Energiesparende Leuchtmittel
Setzen Sie nach Möglichkeit nur energiesparende Leuchtmittel ein. Insbesondere LED-Leuchtmittel.

Tageslichtnutzung / helle Oberflächen
Nutzen Sie so lange wie möglich das Tageslicht. Zur Verbesserung der Beleuchtungswirkung sollten vorwiegend helle Lampenschirme und Wand-/Deckenfarben verwendet werden.

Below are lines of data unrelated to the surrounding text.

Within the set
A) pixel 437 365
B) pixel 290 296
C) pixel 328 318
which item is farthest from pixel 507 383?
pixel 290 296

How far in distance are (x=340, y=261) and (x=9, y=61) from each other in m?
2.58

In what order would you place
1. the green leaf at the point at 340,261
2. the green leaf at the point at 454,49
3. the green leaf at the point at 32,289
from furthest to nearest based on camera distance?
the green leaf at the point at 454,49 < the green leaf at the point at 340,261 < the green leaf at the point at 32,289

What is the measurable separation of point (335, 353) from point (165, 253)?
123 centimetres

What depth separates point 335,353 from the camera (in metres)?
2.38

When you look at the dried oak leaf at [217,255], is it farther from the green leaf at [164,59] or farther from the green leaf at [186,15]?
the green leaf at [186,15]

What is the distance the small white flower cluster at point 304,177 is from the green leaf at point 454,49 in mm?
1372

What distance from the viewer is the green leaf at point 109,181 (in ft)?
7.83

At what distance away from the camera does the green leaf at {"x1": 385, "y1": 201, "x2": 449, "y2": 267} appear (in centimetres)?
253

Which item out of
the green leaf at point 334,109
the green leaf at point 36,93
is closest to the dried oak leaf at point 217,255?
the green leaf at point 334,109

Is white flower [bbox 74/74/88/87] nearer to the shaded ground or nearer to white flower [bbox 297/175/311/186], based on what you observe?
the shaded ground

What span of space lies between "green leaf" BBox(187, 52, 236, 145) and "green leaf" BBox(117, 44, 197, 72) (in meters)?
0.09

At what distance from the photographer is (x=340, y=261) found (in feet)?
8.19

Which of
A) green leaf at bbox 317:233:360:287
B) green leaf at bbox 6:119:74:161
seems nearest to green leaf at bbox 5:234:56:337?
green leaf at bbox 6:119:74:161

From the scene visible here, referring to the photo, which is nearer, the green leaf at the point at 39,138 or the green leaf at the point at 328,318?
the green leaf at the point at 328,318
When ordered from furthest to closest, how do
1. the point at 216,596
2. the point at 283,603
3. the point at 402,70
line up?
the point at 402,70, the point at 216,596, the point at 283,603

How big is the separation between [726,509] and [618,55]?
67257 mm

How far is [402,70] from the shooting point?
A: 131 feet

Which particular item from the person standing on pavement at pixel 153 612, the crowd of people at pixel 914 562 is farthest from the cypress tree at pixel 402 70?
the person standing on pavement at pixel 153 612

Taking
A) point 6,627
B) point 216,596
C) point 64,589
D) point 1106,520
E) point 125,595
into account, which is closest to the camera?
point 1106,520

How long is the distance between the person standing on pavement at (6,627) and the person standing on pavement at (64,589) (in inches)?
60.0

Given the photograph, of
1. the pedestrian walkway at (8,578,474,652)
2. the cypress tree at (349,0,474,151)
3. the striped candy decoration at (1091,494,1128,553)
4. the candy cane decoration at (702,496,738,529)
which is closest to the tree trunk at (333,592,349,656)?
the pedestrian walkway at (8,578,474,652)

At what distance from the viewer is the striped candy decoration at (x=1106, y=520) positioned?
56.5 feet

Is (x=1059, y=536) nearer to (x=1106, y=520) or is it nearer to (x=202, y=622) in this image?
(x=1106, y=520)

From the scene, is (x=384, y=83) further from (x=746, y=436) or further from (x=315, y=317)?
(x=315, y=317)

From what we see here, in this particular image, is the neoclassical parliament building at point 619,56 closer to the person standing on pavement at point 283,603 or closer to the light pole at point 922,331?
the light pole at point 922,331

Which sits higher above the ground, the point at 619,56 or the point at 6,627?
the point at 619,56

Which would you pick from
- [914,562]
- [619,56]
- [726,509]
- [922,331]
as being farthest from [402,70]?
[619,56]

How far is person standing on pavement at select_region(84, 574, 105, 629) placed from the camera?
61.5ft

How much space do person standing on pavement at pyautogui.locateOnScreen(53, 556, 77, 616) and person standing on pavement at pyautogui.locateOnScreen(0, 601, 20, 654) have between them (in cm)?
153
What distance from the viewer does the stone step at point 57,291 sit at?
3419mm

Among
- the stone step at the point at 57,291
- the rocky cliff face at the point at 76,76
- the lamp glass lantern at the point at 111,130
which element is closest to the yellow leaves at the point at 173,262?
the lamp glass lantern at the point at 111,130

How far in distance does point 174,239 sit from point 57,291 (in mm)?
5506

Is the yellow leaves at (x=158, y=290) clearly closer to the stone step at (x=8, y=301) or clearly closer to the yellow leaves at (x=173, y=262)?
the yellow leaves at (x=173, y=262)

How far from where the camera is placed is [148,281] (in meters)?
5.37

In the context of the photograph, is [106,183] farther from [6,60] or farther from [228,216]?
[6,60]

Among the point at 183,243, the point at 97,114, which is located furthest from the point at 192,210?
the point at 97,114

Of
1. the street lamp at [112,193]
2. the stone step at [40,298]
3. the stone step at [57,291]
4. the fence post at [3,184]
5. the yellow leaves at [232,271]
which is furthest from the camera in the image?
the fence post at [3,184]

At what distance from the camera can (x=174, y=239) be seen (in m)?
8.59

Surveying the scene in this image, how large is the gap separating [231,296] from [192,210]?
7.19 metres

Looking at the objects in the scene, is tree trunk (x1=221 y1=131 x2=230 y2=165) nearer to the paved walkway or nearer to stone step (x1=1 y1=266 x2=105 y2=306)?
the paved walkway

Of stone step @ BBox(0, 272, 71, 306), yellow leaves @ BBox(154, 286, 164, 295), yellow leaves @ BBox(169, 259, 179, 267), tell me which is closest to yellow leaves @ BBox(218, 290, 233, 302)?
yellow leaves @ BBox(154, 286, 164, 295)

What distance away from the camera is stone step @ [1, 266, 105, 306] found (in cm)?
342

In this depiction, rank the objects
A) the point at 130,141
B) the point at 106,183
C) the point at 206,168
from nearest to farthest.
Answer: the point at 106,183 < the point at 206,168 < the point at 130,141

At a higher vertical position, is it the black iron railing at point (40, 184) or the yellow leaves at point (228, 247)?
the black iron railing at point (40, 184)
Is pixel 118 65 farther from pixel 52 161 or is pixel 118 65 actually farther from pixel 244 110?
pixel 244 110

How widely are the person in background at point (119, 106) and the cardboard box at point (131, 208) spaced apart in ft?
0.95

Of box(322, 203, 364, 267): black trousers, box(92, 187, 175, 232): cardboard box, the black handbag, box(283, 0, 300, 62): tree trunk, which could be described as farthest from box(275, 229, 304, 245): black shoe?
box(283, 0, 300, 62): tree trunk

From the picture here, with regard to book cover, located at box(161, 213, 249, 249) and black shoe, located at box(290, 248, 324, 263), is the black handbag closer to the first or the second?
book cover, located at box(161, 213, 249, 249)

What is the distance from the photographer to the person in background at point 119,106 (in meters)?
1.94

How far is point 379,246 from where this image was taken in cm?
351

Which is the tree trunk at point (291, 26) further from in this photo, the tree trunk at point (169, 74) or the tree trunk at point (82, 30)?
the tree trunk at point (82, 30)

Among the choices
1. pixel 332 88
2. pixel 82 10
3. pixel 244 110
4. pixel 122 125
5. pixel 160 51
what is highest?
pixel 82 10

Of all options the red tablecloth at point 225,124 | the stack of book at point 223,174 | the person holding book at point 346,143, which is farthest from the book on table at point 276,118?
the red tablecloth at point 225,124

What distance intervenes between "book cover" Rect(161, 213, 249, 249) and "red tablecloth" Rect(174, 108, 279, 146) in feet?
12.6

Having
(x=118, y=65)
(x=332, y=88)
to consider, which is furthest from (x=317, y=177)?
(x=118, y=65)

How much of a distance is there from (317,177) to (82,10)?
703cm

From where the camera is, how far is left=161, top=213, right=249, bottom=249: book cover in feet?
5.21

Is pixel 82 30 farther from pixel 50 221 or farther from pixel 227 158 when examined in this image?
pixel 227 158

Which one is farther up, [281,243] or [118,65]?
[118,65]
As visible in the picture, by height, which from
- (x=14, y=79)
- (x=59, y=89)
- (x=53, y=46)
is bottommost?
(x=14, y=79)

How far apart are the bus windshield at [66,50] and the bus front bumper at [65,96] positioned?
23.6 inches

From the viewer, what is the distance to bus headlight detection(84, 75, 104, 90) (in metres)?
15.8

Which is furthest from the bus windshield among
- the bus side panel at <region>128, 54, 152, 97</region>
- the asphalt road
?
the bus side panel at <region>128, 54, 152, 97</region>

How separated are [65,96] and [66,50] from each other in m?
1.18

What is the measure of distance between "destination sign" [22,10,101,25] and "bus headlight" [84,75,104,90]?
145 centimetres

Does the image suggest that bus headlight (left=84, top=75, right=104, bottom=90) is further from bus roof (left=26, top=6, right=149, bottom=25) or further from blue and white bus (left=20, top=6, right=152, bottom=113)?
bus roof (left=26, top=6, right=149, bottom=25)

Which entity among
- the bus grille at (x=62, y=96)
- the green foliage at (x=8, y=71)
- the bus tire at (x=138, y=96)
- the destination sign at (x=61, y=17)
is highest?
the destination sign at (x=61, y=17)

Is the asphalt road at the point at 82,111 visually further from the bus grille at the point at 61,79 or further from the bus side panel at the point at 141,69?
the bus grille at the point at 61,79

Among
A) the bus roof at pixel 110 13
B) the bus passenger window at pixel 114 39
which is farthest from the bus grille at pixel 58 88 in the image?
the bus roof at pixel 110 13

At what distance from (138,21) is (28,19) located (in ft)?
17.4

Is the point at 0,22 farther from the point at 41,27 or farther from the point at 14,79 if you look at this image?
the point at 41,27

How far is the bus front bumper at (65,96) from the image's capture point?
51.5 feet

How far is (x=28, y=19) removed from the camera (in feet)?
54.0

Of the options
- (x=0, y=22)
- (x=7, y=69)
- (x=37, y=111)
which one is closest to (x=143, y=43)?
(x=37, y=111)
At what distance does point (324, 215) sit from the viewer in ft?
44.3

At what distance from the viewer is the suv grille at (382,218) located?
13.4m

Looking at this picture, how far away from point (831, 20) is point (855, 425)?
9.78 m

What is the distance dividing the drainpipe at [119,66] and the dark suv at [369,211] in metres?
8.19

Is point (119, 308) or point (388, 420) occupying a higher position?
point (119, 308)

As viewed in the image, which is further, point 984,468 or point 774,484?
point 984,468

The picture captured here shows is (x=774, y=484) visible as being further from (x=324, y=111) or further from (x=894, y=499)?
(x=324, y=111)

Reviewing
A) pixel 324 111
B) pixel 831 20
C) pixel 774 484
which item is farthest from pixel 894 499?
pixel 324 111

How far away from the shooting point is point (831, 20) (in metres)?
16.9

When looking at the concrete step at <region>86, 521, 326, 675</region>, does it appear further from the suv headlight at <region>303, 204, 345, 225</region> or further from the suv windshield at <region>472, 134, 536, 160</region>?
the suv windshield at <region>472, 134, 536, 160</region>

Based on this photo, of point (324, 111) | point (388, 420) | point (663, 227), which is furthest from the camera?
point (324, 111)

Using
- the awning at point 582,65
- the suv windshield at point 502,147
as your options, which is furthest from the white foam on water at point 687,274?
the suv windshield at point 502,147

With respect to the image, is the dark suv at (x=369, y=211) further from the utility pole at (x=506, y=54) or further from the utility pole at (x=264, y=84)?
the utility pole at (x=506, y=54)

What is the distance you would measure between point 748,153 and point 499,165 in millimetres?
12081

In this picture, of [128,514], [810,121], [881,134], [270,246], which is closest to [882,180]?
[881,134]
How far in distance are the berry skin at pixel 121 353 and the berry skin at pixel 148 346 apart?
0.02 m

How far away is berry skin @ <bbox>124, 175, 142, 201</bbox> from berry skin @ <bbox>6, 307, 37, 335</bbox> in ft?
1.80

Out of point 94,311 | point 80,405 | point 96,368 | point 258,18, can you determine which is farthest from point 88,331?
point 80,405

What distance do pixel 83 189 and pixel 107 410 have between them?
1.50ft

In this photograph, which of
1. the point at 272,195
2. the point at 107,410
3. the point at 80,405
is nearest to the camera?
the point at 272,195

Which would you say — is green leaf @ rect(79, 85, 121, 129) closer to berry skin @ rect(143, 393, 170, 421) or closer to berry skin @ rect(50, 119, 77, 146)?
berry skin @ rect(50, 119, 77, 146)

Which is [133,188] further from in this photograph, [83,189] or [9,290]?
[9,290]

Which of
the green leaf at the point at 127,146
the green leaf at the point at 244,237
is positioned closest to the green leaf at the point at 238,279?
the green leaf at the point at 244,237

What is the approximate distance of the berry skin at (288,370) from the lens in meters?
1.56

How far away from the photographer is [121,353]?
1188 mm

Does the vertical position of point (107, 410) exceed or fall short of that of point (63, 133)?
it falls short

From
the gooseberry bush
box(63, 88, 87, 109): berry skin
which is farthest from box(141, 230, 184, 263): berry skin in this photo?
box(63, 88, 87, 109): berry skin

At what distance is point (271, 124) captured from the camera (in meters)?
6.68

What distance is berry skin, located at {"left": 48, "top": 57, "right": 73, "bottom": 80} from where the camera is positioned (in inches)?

Effizienzklassen von Elektrogeräten 
Achten Sie beim Kauf von Waschmaschinen, Kühlschränken und anderen Elektrogeräten auf die Effizienzklasse und kaufen Sie nach Möglichkeit nur Geräte in den Effizienzklassen A+ bis A+++.
 
Stand-by-Modus:
Das Umweltbundesamt hat es errechnet: Jeder Deutsche verbraucht Jahr für Jahr elf Tonnen CO2 – so viel wie drei ausgewachsene Elefanten wiegen. Diese Menge lässt sich ganz leicht reduzieren, indem Sie Ihren Fernseher, PC, Drucker oder die Espresso-Maschine richtig ausschalten, statt sie im Stand-by-Modus zu lassen. Elektrogeräte im Stand-by-Betrieb verbrauchen weit mehr Energie, als vielen bewusst ist. Bis zu 100 Euro/Jahr können Sie beim Verzicht auf den Stand-by-Modus sparen!

In der Küche:
Wasserkocher statt Herdplatte, Backen ohne Vorheizen und Töpfe mit Glasdeckel – allein diese drei einfachen Tricks können pro Haushalt über 200 Kilogramm CO2 und mehr als 90 Euro im Jahr einsparen, sagen Umweltorganisationen. Es sollte auch der Topf auf eine in der Größe passende Kochplatte gestellt werden. Tauen Sie Ihren Kühl- und Gefrierschrank regelmäßig ab und lassen Sie auf der Rückseite immer ausreichend Abstand zur Wand, so dass dieser effizient arbeiten kann.

Im Wohnzimmer:
Wussten Sie, dass Fernseher, DVD- oder Videorekorder und Musikanlagen bis zu einem Viertel des gesamten Stromverbrauchs ausmachen? Je größer der Bildschirm und je höher die Auflösung, desto mehr Energie benötigt ein Fernseher – ein Plasma-TV benötigt sogar doppelt so viel Strom wie ein LCD-Gerät.

Im Kinderzimmer:
Haben Ihre Kinder Angst im Dunkeln? Dann bietet sich diese klimaschonende Lösung an: Nachtfarben speichern tagsüber Lichtenergie und leuchten in der Dunkelheit. Die Farben lassen sich in Streifen oder Punkten, in schönen Mustern oder mit Schablonen auftragen.

Im Arbeitszimmer:
Im Homeoffice stehen etliche Geräte, die nur zeitweise in Betrieb sind. Computer, Drucker oder Router verbringen viel Zeit im Stand-by-Modus und verbrauchen trotzdem jede Menge Strom: Rund zwölf Prozent der Stromkosten im Arbeitszimmer eines Durchschnitthaushaltes gehen auf das Konto des Stand-by-Betriebs.

Im Schlafzimmer:
Energieverschwender im Schlafzimmer sind Radiowecker oder eine Funkuhr und das Dauerlüften mit gekippten Fenstern. Öffnen Sie die Fenster besser weit, zehn Minuten morgens und abends. Das ist die wesentlich effektivere und sparsamere Methode. 

Im Badezimmer:
Die Aufbereitung von Warmwasser macht zwölf Prozent des Energieverbrauchs aus – so viel wie der gesamte Stromverbrauch im Haus inklusive Waschmaschine, TV und Elektrogeräte in der Küche. Ein Sparduschkopf im Bad verbraucht rund 40 Prozent weniger Wasser bei gleichem Duschkomfort, denn er versprüht das Wasser stärker als eine normale Brause. Mit einem guten Modell können Sie bis zu 660 Kilogramm CO2 und 300 Euro im Jahr einsparen, teilt das Bundesumweltministerium mit.

Außenbeleuchtung
Setzen Sie für die Schaltung der Außenbeleuchtung vorwiegend Bewegungsmelder mit Dämmerungsfunktion ein. So wird die Außenbeleuchtung nur dann eingeschaltet, wenn diese tatsächlich benötigt wird.

Waschmaschine/Trockner
Nur Waschmaschinen mit einer guten Energieeffizienzklasse A+ oder besser kaufen. 
Am besten ausschließlich volle Maschinen waschen. Die ½-Taste spart nicht immer die Hälfte der Energie ein. "Kalte" Programme sind in der Regel auch ausreichend. Die Nutzung von Wäscheständern sollte vorrangig vor dem Gebrauch eines Trockners erfolgen.